El Ministerio de Fomento pondrá en servicio el jueves, con seis meses de retraso sobre sus previsiones, los primeros cinco kilómetros del último tramo pendiente de la autovía entre Lleida y Barcelona. Las obras de construcción de esta carretera, iniciadas a finales de la década de 1980 durante el mandato socialista, acumulan más de 11 años de demoras y un dramático historial de accidentes mortales.

El ministro de Fomento, Francisco Álvarez-Cascos, asistirá a la entrada en funcionamiento del polémico tramo entre las localidades de Cervera y Sant Pere dels Arquells (Segarra). El Gobierno no quiere que se hable de inauguración, sino de un adelanto en la apertura de cinco de los 21,8 kilómetros de vía pendientes de construcción. Hace un año y medio Álvarez-Cascos anunció que los tres primeros kilómetros, entre la variante de Cervera y Vergós, estarían en servicio la pasada primavera para aliviar los problemas de tráfico de los accesos a Cervera. Pese a las promesas, Fomento no pudo cumplir sus propias previsiones y pospuso sucesivamente el acto, que finalmente tendrá lugar el jueves.

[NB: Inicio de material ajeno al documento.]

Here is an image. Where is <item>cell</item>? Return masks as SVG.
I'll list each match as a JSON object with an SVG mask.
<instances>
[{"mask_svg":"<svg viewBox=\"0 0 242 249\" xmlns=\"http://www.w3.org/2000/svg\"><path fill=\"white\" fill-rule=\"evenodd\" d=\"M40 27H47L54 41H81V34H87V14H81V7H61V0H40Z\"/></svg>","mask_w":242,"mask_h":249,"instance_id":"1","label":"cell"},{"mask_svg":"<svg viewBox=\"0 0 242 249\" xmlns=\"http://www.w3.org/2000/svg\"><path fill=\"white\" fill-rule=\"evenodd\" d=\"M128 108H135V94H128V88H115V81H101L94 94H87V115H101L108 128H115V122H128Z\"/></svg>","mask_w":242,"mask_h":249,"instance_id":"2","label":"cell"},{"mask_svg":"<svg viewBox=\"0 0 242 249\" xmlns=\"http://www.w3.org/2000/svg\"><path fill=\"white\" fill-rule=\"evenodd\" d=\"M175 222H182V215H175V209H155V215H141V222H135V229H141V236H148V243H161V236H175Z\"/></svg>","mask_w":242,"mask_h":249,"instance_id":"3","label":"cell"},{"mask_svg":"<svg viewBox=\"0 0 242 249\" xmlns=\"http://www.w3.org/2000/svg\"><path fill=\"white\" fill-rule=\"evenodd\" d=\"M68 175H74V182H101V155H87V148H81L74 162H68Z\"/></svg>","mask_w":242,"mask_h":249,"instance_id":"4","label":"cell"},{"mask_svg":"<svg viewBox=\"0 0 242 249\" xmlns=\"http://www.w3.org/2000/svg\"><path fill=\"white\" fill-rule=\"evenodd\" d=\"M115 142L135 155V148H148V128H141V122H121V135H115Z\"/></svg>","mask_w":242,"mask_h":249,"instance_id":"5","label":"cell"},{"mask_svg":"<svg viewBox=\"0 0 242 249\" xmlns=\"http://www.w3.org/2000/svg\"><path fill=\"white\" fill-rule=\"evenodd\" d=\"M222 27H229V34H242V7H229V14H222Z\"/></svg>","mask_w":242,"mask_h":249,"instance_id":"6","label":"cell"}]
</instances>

Primero alegó que las obras se habían retrasado por las heladas y los problemas técnicos relacionados con el paso por la zona de un gaseoducto, una vía férrea y líneas eléctricas. Entonces los responsables de la vía se comprometieron a inaugurar dos kilómetros más a finales de septiembre, pero hasta la fecha no han podido cumplir lo prometido a pesar de que en apariencia las obras hace tiempo que estaban finalizadas.

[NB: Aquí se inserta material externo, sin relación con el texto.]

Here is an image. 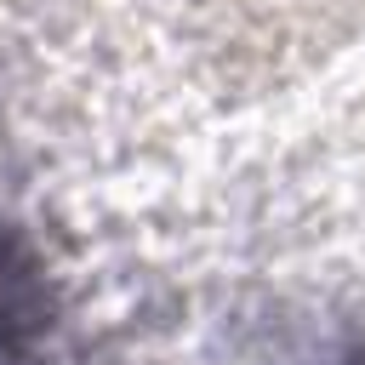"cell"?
I'll return each instance as SVG.
<instances>
[{
	"label": "cell",
	"mask_w": 365,
	"mask_h": 365,
	"mask_svg": "<svg viewBox=\"0 0 365 365\" xmlns=\"http://www.w3.org/2000/svg\"><path fill=\"white\" fill-rule=\"evenodd\" d=\"M29 314H34V279H29V262H23L17 245L0 234V342H6L17 325H29Z\"/></svg>",
	"instance_id": "obj_1"
}]
</instances>
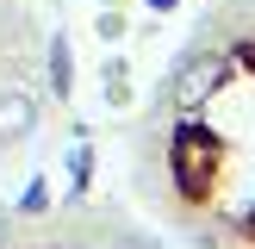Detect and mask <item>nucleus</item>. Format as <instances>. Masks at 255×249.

Fuentes de la Administración central han explicado que si no se ha abierto el tramo Cervera-Sant Pere dels Arquells antes ha sido "por razones de seguridad". El diputado leridano y presidente de la Comisión de Peticiones del Congreso, José Ignacio Llorens, culpó ayer a los socialistas de los retrasos que acumula la carretera y negó que el PP haya incumplido promesas. "No puede considerarse un retraso, sino que más bien debería hablarse de un adelanto, ya que el plazo de ejecución de la obra finalizará a principios del 2004 y la empresa adjudicataria no tiene obligación de entregarla por tramos", señaló Llorens.

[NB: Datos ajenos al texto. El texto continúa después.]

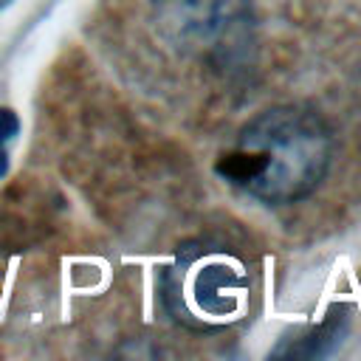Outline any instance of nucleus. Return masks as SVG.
Here are the masks:
<instances>
[{
    "instance_id": "3",
    "label": "nucleus",
    "mask_w": 361,
    "mask_h": 361,
    "mask_svg": "<svg viewBox=\"0 0 361 361\" xmlns=\"http://www.w3.org/2000/svg\"><path fill=\"white\" fill-rule=\"evenodd\" d=\"M149 8L161 39L200 62L226 68L254 45L251 0H149Z\"/></svg>"
},
{
    "instance_id": "4",
    "label": "nucleus",
    "mask_w": 361,
    "mask_h": 361,
    "mask_svg": "<svg viewBox=\"0 0 361 361\" xmlns=\"http://www.w3.org/2000/svg\"><path fill=\"white\" fill-rule=\"evenodd\" d=\"M336 310L338 307H333L330 310V316L307 336V338H302V344H293V347H276L274 350V355H322V347H319V341H333V344H338L341 341V333H344V327H338V322L344 319H338L336 316Z\"/></svg>"
},
{
    "instance_id": "6",
    "label": "nucleus",
    "mask_w": 361,
    "mask_h": 361,
    "mask_svg": "<svg viewBox=\"0 0 361 361\" xmlns=\"http://www.w3.org/2000/svg\"><path fill=\"white\" fill-rule=\"evenodd\" d=\"M8 166H11V161H8V152H6V147L0 141V180L8 175Z\"/></svg>"
},
{
    "instance_id": "5",
    "label": "nucleus",
    "mask_w": 361,
    "mask_h": 361,
    "mask_svg": "<svg viewBox=\"0 0 361 361\" xmlns=\"http://www.w3.org/2000/svg\"><path fill=\"white\" fill-rule=\"evenodd\" d=\"M20 133V118L11 107H0V141L6 144L8 138H14Z\"/></svg>"
},
{
    "instance_id": "1",
    "label": "nucleus",
    "mask_w": 361,
    "mask_h": 361,
    "mask_svg": "<svg viewBox=\"0 0 361 361\" xmlns=\"http://www.w3.org/2000/svg\"><path fill=\"white\" fill-rule=\"evenodd\" d=\"M333 158L327 124L305 107L279 104L254 116L217 158V175L251 197L282 206L307 197Z\"/></svg>"
},
{
    "instance_id": "7",
    "label": "nucleus",
    "mask_w": 361,
    "mask_h": 361,
    "mask_svg": "<svg viewBox=\"0 0 361 361\" xmlns=\"http://www.w3.org/2000/svg\"><path fill=\"white\" fill-rule=\"evenodd\" d=\"M8 3H11V0H0V11H3V8L8 6Z\"/></svg>"
},
{
    "instance_id": "2",
    "label": "nucleus",
    "mask_w": 361,
    "mask_h": 361,
    "mask_svg": "<svg viewBox=\"0 0 361 361\" xmlns=\"http://www.w3.org/2000/svg\"><path fill=\"white\" fill-rule=\"evenodd\" d=\"M251 271L226 243L197 237L178 245L161 274L166 313L197 333L226 330L245 319L251 305Z\"/></svg>"
}]
</instances>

Los nuevos cinco kilómetros de carretera descongestionarán notablemente el intenso tráfico que confluye en la variante de Cervera procedente de la N-II y del Eix Transversal. La ronda de circunvalación de Cervera, en servicio desde hace casi dos años, finaliza en una complicada rotonda en la que se producen numerosos accidentes. Desde este punto hasta la conexión con la N-II los vehículos circulaban provisionalmente por una carretera local con muchas curvas y una pendiente pronunciada muy peligrosa, sobre todo, para los vehículos pesados. En la actualidad se trabaja en el resto del tramo inacabado, de 16 kilómetros, entre esta ciudad y Santa Maria del Camí (Anoia).

No obstante, el nuevo tramo no resolverá los problemas de tráfico de la N-II hasta que se complete toda la autovía entre Lleida y Barcelona, conocida también como la carretera de la vergüenza. Su estado actual, con un solo carril por sentido y numerosas curvas que impiden adelantar, supone un peligro y provoca retenciones a todas horas, especialmente los fines de semana y en los periodos de vacaciones. Desde el inicio de las obras, han muerto por accidente en esta carretera más de un centenar de automovilistas. Los familiares de algunas de las víctimas presentaron el año pasado una denuncia contra Fomento por un presunto delito de negligencia.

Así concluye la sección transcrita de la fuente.